By 30 April 1945, the Soviet Red Army was less than 500 metres from the bunker complex. That afternoon, Betz was present in the Führerbunker during the time when Hitler committed suicide. In one of Hitlers last orders, he had given permission for the Berlin forces to attempt a breakout of the Soviet encirclement after his death. General Helmuth Weidling, commander of the Berlin Defence Area, and SS-Brigadeführer Wilhelm Möhnke, the (Kommandant) Battle Commander for the centre government district, devised a plan to escape out from Berlin to the Allies on the western side of the Elbe or to the German Army to the North. Möhnke split up the Reich Chancellery and Führerbunker soldiers and personnel into ten main groups. Betz left the Reich Chancellery as part of one of the groups attempting to break out. After midnight on 2 May 1945, Betz was part of a large group of German soldiers and civilians who crossed the Weidendammer Bridge while under heavy fire from Soviet tanks and guns. Betz was wounded during the crossing.
According to Erich Kempka, he came across Betz and left him in the care of Käthe Hausermann. Other sources give more details as to Betz's fate, stating that he died from his wounds received in the area of the Weidendammer bridge. Betz was age 42.
Ewald Lindloff was born in Stuba near Danzig. Lindloff attended engineering college during the years 1928 to 1933. He joined the Schutzstaffel (SS) on 1 May 1932. On 15 July 1933, Lindloff was accepted into the Leibstandarte SS Adolf Hitler (LSSAH). He married Ilse Borchert, a secretary for Hitler's staff officers on 4 February 1938. He was promoted to the officer rank of SS-Untersturmführer on 30 January 1941. From 20 October 1942 until 10 May 1943, Lindloff was on active combat duty with the LSSAH. He was promoted to the rank of SS-Obersturmführer on 9 November 1941; and promoted to SS-Hauptsturmführer (captain) on 30 January 1945.
By 30 April 1945, the Soviet Army was less than 500 metres from the bunker complex. In one of Hitlers last orders, he had given permission for the Berlin forces to attempt a breakout of the Soviet encirclement after his death.] General Helmuth Weidling, commander of the Berlin Defence Area, and SS-Brigadeführer Wilhelm Möhnke, the (Kommandant) Battle Commander for the centre government district, devised a plan to escape out from Berlin to the Allies on the western side of the Elbe or to the German Army to the North. Möhnke split up the Reich Chancellery and Führerbunker soldiers and personnel into ten main groups. Lindloff left the Reich Chancellery as part of one of the groups attempting to break out. After midnight on 2 May 1945, Lindloff was part of a large group of German soldiers and civilians who crossed the Weidendammer Bridge while under heavy fire from Soviet tanks and guns. Lindloff and Högl were both killed during the crossing of the bridge. Lindloff was age 36.

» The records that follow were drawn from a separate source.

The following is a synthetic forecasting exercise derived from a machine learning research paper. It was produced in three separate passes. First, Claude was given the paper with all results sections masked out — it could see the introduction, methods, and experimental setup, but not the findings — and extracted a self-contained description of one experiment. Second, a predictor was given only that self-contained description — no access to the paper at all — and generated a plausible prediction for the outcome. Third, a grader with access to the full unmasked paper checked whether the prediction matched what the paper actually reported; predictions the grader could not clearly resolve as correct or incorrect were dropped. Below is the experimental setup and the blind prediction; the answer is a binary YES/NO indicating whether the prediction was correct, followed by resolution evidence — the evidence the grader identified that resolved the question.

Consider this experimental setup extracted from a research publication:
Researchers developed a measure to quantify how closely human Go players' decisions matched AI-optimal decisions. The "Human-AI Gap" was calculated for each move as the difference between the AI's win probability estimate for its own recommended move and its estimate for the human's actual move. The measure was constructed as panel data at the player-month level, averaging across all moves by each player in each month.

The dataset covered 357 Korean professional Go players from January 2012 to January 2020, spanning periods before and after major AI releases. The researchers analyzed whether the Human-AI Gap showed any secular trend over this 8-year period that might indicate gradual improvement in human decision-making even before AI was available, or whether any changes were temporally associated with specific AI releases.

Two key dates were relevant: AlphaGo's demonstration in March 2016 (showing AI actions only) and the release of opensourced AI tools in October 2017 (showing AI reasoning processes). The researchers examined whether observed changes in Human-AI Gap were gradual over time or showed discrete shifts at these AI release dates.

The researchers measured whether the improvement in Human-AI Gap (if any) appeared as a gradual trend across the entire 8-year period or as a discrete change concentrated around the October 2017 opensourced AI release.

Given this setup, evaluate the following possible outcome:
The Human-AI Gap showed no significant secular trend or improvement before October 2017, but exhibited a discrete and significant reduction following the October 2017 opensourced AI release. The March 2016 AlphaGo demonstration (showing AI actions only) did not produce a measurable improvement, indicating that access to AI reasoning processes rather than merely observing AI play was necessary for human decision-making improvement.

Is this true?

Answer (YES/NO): YES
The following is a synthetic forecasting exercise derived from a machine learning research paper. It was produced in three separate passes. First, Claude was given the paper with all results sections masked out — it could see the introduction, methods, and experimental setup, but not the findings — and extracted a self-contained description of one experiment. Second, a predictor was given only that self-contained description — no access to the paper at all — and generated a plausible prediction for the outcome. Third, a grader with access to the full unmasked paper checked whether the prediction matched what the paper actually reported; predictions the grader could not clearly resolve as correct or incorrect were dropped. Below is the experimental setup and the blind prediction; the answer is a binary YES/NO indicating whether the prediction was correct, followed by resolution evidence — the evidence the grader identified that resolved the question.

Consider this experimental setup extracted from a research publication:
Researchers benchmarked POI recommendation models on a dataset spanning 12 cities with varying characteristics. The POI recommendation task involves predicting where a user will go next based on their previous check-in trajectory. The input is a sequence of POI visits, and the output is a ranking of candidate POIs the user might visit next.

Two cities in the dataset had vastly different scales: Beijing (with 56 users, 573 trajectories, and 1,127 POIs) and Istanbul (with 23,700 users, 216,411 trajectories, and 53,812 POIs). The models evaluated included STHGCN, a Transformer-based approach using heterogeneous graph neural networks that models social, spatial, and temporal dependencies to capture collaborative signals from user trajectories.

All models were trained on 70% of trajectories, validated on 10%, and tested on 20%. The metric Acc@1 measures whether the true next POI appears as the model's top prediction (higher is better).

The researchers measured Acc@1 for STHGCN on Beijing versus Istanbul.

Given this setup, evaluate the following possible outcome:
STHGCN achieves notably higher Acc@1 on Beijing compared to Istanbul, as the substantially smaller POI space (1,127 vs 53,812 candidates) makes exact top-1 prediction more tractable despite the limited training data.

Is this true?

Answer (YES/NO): YES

Following Hitlers death, the decision was taken by the officers and men of Sturmartillerie Brigade 249 to break out of the doomed capital. Shortly before midnight on the 3rd, what remained of the unit fought to the edge of the city at Spandau. By this time the brigade had been split into two elements, the first under Hauptmann Herbert Jaschke successfully punched their way out to the west. The second group was not so lucky, and its survivors fell into Soviet captivity.